Major Subdivisions shall be served by public sewer facilities. The size, type, and installation of all sanitary sewers proposed
to be constructed shall be in accordance with plans and specifications approved
by the Town Board.
Town of Windsor, Wis., Subdivision Ordinance § 8.7 (Mar.
27, 1978). Windsor rejected the
Manthes' preliminary plat because the Manthes' proposal failed to include the
public sewer services for the subdivision required by section 8.7 of the 1979
ordinance.
The
Manthes argue that Windsor repealed its 1979 subdivision ordinance when it
enacted its 1987 subdivision ordinance, and therefore section 8.7 of the 1979
ordinance is inapplicable. Whether the
1979 ordinance was repealed by the 1987 ordinance is a question of law that we
review de novo. See Eastman
v. City of Madison, 117 Wis.2d 106, 112, 342 N.W.2d 764, 767 (Ct. App.
1983).
The 1987 ordinance does not expressly repeal
the 1979 ordinance. An ordinance is
expressly repealed when a subsequent ordinance declares that the former
ordinance shall be revoked and abrogated.
See State v. Dairyland Power Coop., 52 Wis.2d 45,
51, 187 N.W.2d 878, 881 (1971). The
1987 ordinance does not contain such language.
Instead, section 1.6 of the 1987 ordinance states: "All other ordinances or parts of ordinances
of the Town inconsistent or conflicting with this ordinance, to the extent
of the inconsistency only, are hereby repealed." (Emphasis added.)
The
language of section 1.6 of the 1987 ordinance is consistent with the concept of
repeal by implication. Repeal by
implication occurs when the latter ordinance contains provisions so contrary to
or irreconcilable with those of the earlier ordinance that only one of the two
ordinances can stand in force. See
id.
Repeal
by implication is not a favored legal concept, however. Id. Because the cardinal principle of statutory construction is to
save and not to destroy, this court will not lightly or quickly find that the
two ordinances are irreconcilable. See
id.

★ ★ ★ ★

## [Written task 1]
In the ordinance ruling, why did Windsor reject the Manthes' preliminary plat?
## [Written task 2]
Extract word for word the passage of the ordinance ruling from "Major Subdivisions shall" up to and including "the Town Board.".

[Outline data]
★ ★ ★ ★

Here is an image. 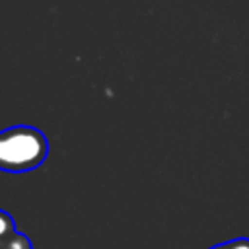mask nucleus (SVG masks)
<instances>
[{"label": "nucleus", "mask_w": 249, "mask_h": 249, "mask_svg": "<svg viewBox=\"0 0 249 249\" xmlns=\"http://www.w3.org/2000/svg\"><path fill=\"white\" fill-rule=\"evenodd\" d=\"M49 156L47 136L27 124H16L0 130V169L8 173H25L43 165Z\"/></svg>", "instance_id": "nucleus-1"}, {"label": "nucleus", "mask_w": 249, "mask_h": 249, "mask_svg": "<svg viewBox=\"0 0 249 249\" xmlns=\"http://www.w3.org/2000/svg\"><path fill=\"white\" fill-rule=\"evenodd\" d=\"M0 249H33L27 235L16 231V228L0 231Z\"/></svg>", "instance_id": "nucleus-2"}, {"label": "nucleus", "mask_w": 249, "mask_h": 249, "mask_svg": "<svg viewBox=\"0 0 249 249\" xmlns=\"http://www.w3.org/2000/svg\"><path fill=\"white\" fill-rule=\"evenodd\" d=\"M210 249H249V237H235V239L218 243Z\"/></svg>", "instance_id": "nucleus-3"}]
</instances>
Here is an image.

★ ★ ★ ★

## [Full solution 1]
Their proposal failed to include the public sewer services for the subdivision required by section 8.7 of the 1979 ordinance.

## [Full solution 2]
Major Subdivisions shall be served by public sewer facilities. The size, type, and installation of all sanitary sewers proposed
to be constructed shall be in accordance with plans and specifications approved
by the Town Board.